- [Tugas Latihan]
**a.** Menurut teks tentang Pedro Castillo, mengapa rakyat biasa di Peru bersukacita pada awal Juni 2021? Jawab dalam satu sampai tiga kalimat.
**b.** Lanjutkan teks tentang Pedro Castillo, mulai setelah kalimat terakhir yang ditampilkan.

- [Teks Dokumen]

# # # #

Akhir dari Pedro Castillo versus Fujimorismo

Awal Juni 2021, rakyat biasa di Peru bersukacita. Pedro Castillo, seorang guru sekolah dasar, terpilih sebagai Presiden Peru. Dia diharapkan bisa membawa perubahan politik setelah tiga dekade negeri itu dirusak oleh korupsi dan neoliberalisme yang brutal.

Harapan itu belum terwujud, pada 7 Desember 2022, Pedro Castillo dimakzulkan dari jabatannya oleh Kongres. Dia merupakan Presiden Peru ketiga sejak 2018 yang dimakzulkan di tengah jalan.

Beberapa saat sebelum Kongres menggelar sidang pemakzulan, Castillo mencoba melawan. Dia segera mengumumkan jam malam, membubarkan kongres, dan membentuk “pemerintahan darurat”.

# # # #

- [Cuplikan Data]

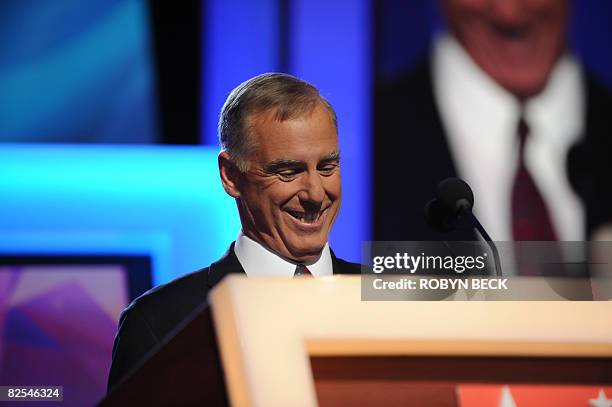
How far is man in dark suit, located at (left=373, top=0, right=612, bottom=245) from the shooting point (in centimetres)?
265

# # # #

- [Jawaban]
**a.** Rakyat biasa di Peru bersukacita karena Pedro Castillo, seorang guru sekolah dasar, terpilih sebagai Presiden Peru. Ia diharapkan bisa membawa perubahan politik setelah tiga dekade negeri itu dirusak oleh korupsi dan neoliberalisme yang brutal.

**b.**
Namun, alih-alih menyelamatkannya dari upaya pemakzulan, langkah Castillo justru merupakan “blunder politik”. Tindakannya dikutuk oleh semua pihak, dari Wakil Presiden, Mahkamah Konstitusi, Kongres, Ombudsman, dan tentara. Hampir semua Menteri kabinetnya mengundurkan diri. Majelis Konstitusi Peru menuding Castillo melakukan kudeta.

Proses politik bergerak cepat. Kongres Peru tetap menggelar sidang pemakzulan. Hasilnya: 101 anggota kongres mendukung pemakzulan, 6 anggota menentang, dan 10 anggota abstain.

Kongres Peru kemudian menunjuk Wakil Presiden sekarang ini, Dina Boluarte, sebagai Presiden. Dia merupakan perempuan pertama dalam sejarah Peru yang menjabat sebagai Presiden.

Konteks Politik

Sejarah Peru persis seperti disampaikan oleh Castillo saat pidato pengukuhannya: negeri yang sejak merdeka terbelah antara segelintir yang kaya dan mayoritas yang terpinggirkan.

Dalam 200 tahun Peru merdeka, mayoritas Presidennya berlatar militer. Selebihnya adalah aristokrat dan orang-orang kaya.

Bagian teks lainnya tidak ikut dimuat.